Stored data
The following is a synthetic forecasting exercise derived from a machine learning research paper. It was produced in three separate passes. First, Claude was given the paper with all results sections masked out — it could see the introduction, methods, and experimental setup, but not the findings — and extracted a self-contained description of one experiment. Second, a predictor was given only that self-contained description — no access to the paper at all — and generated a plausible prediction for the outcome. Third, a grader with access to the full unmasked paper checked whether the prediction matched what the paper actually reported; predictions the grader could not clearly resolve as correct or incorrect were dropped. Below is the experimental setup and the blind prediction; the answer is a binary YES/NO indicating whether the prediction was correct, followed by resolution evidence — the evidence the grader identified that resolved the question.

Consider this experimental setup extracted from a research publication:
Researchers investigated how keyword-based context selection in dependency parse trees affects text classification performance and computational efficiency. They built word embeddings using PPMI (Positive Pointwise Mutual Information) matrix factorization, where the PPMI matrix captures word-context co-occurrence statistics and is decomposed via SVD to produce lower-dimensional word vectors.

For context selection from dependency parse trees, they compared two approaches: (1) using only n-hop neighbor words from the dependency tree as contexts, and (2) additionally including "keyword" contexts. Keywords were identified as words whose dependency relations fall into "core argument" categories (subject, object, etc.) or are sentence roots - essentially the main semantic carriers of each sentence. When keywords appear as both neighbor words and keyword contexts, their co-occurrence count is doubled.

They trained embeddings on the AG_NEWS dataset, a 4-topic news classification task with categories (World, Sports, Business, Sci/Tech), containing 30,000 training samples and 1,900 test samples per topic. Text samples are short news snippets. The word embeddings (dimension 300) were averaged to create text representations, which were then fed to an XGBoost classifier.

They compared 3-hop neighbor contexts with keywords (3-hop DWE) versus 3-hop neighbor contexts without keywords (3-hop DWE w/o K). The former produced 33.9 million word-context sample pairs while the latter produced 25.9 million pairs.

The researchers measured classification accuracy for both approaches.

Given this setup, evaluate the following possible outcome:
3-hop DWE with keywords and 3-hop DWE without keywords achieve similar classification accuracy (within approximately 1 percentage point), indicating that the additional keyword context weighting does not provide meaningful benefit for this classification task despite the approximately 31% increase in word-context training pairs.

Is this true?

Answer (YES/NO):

Instructions for the task:
Read through the data and copy every line where "pairs" shows up.

Answer section:
They compared 3-hop neighbor contexts with keywords (3-hop DWE) versus 3-hop neighbor contexts without keywords (3-hop DWE w/o K). The former produced 33.9 million word-context sample pairs while the latter produced 25.9 million pairs.
3-hop DWE with keywords and 3-hop DWE without keywords achieve similar classification accuracy (within approximately 1 percentage point), indicating that the additional keyword context weighting does not provide meaningful benefit for this classification task despite the approximately 31% increase in word-context training pairs.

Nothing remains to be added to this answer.